▶ [DOCUMENT SOURCE]

^^^^^^^^^^^^^^^^

Autant de bonnes questions !
M. Philippe Marini, président de la commission des finances. Bref, nous sommes passés du vice à la vertu…
Mme Frédérique Espagnac. Les socialistes et la gauche dans son ensemble, convaincus que la puissance publique est le principal moteur de la réduction des inégalités et de la lutte contre la pauvreté, ne pouvaient se résoudre à laisser la France à la dérive.
Mes chers collègues, rejoignez-nous dans cette œuvre collective ! Débarrassez-vous de vos considérations purement politiciennes ! En cette période difficile pour de si nombreux Français, faites œuvre de responsabilité. Faites le choix de la réussite de la France ! (Applaudissements sur les travées du groupe socialiste.)
M. le président. La parole est à M. Yannick Botrel.
M. Yannick Botrel. Monsieur le président, monsieur le ministre, mes chers collègues, nous sommes invités à débattre du projet de programme de stabilité de la France avant sa transmission à la Commission européenne et, plus largement, de la situation des pays européens.
La dégradation de l’économie mondiale depuis la crise financière de 2008, qui a connu, tel un séisme, plusieurs répliques depuis, a conduit à la situation de marasme économique que nous constatons aujourd’hui, en particulier en Europe. Cette réalité n’échappe à aucun de nos concitoyens. Elle contribue à la perte de confiance et de vision positive quant à l’avenir.
À cela se sont ajoutées les aggravations consécutives aux effets des politiques nationales au sein de la zone euro : insincérité des finances publiques de la Grèce, qui aurait conduit ce pays au bord de la faillite n’eût été la solidarité européenne ; choix économiques hasardeux dans plusieurs pays, telle l’Espagne, qui a artificiellement fondé sa croissance sur la seule activité du bâtiment ; dérives anciennes des finances publiques de nombreux pays, y compris la France.

^^^^^^^^^^^^^^^^

▶ [DONNÉES EXTRAITES]
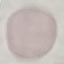

malaria status = uninfected
stain = Giemsa
capture = smartphone through the microscope eyepiece
preparation = thin blood smear
image type = automatically extracted cell patch, resized to 64 × 64 pixels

^^^^^^^^^^^^^^^^

Recopiez fidèlement le passage du débat parlementaire allant de « M. Philippe Marini, président » jusqu'à « du groupe socialiste.) ».

▶ [RÉPONSE ATTENDUE]
M. Philippe Marini, président de la commission des finances. Bref, nous sommes passés du vice à la vertu…
Mme Frédérique Espagnac. Les socialistes et la gauche dans son ensemble, convaincus que la puissance publique est le principal moteur de la réduction des inégalités et de la lutte contre la pauvreté, ne pouvaient se résoudre à laisser la France à la dérive.
Mes chers collègues, rejoignez-nous dans cette œuvre collective ! Débarrassez-vous de vos considérations purement politiciennes ! En cette période difficile pour de si nombreux Français, faites œuvre de responsabilité. Faites le choix de la réussite de la France ! (Applaudissements sur les travées du groupe socialiste.)